Saturday, August 09, 2008

A Fallen Hero

Like many others, I know Solzhenitsyn through his many works exposing the totalitarian regime of the Soviet Union for what it was. Since his death a few days ago, the paeans have been many both in the mainstream media and the blogosphere. But The New York Sun had a column on the 8th that paints a somewhat different picture.

For Solzhenitsyn, a survivor of the gulag system enforced by the KGB, the desire to see Russia as a great nation, its eternal spirit superior to the West's vulgar materialism, found him in old age supporting an ex-KGB man, Mr. Putin, who once said that there is no such thing as an ex-KGB man and who sees the Soviet Union's collapse as the greatest geopolitical catastrophe of modern times. Despite this, Solzhenitsyn seemed to accept Mr. Putin as a "good dictator," whose silencing of his critics enhances Russia's soul.

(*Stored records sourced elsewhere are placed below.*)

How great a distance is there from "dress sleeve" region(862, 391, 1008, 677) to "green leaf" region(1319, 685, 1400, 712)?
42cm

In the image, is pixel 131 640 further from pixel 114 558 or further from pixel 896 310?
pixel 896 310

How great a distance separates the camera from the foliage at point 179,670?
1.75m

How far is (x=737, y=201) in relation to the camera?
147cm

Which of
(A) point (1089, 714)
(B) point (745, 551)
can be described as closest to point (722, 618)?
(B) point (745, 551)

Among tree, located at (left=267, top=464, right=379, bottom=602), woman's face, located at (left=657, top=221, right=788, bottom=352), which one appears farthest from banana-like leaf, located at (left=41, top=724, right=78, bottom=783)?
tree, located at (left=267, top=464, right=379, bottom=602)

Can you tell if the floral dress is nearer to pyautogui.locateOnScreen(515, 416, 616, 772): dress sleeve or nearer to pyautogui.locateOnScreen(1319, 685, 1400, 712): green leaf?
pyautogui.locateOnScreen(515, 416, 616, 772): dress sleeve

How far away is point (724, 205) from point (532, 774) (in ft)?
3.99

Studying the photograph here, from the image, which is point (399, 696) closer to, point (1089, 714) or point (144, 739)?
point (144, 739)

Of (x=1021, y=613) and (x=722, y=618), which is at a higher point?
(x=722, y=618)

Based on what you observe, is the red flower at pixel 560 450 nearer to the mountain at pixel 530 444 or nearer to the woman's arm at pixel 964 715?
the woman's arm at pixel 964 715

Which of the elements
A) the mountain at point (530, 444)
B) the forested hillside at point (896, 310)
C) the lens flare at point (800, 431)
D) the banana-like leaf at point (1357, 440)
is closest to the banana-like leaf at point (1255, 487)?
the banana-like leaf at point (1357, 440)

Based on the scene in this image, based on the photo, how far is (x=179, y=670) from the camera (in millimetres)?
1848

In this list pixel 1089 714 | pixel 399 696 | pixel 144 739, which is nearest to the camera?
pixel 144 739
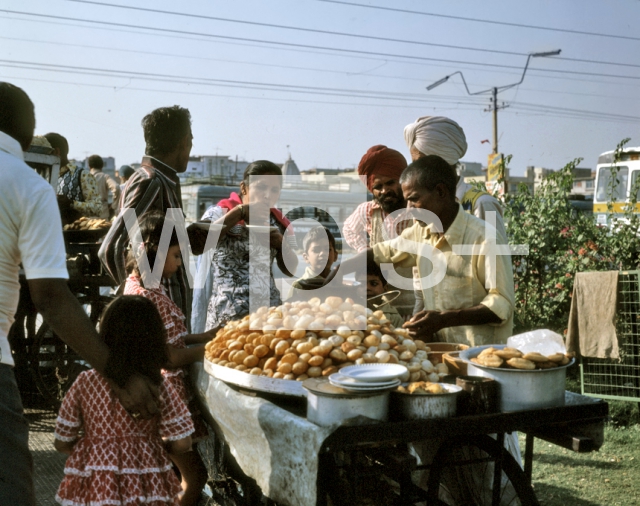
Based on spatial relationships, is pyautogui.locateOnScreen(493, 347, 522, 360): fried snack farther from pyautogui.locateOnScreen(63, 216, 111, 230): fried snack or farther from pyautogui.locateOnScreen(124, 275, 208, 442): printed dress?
pyautogui.locateOnScreen(63, 216, 111, 230): fried snack

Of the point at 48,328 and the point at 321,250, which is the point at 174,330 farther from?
the point at 48,328

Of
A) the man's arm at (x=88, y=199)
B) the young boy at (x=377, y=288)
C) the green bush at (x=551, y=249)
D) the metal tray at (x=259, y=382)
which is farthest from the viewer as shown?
the green bush at (x=551, y=249)

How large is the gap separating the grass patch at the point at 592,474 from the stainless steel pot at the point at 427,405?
2269mm

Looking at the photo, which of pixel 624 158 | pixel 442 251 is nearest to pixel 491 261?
pixel 442 251

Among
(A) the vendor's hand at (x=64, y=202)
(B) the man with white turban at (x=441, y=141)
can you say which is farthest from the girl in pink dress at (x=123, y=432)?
(A) the vendor's hand at (x=64, y=202)

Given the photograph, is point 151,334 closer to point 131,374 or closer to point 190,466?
point 131,374

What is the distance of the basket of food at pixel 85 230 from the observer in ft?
19.2

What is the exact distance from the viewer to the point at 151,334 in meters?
2.56

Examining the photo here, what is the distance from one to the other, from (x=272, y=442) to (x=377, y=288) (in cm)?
186

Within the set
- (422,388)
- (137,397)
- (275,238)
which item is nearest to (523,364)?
(422,388)

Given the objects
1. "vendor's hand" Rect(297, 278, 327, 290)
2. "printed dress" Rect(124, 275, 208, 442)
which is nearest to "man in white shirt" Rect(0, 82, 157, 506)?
"printed dress" Rect(124, 275, 208, 442)

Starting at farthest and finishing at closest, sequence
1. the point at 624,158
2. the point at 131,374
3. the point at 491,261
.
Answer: the point at 624,158
the point at 491,261
the point at 131,374

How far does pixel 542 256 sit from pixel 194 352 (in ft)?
17.9

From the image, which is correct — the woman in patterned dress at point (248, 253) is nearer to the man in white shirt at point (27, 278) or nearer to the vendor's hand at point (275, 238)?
the vendor's hand at point (275, 238)
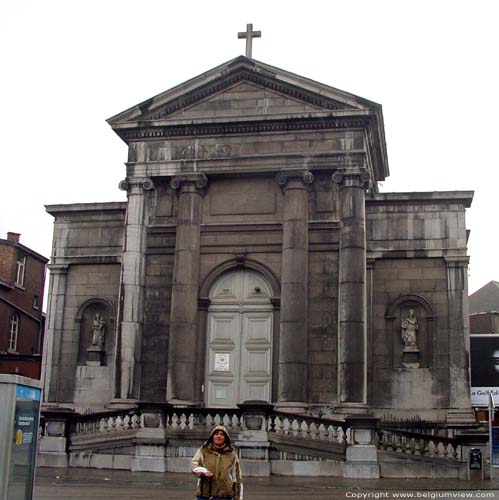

The author, Nina Khrushcheva, goes on to describe Solzhenitsyn's later works in his old age as "backward, preachy, conservative, unenlightened, at times even anti-Semitic..." She concludes with the following which quite adequately sums up a legacy:

The tragedy of Solzhenitsyn is that, although he played a mighty role in liberating Russia from totalitarianism, he had nothing to say to ordinary Russians after their liberation, except to chastise them. Yet perhaps one day we Russians will escape our false dreams, and when that day comes, the heroic Solzhenitsyn, the Solzhenitsyn who could never surrender or be corrupted, will be restored to us. But it is now that we need that Solzhenitsyn most. For to paraphrase Milton's "Paradise Lost" on the illumination of Hell, "Solzhenitsyn's is no light, but rather darkness visible."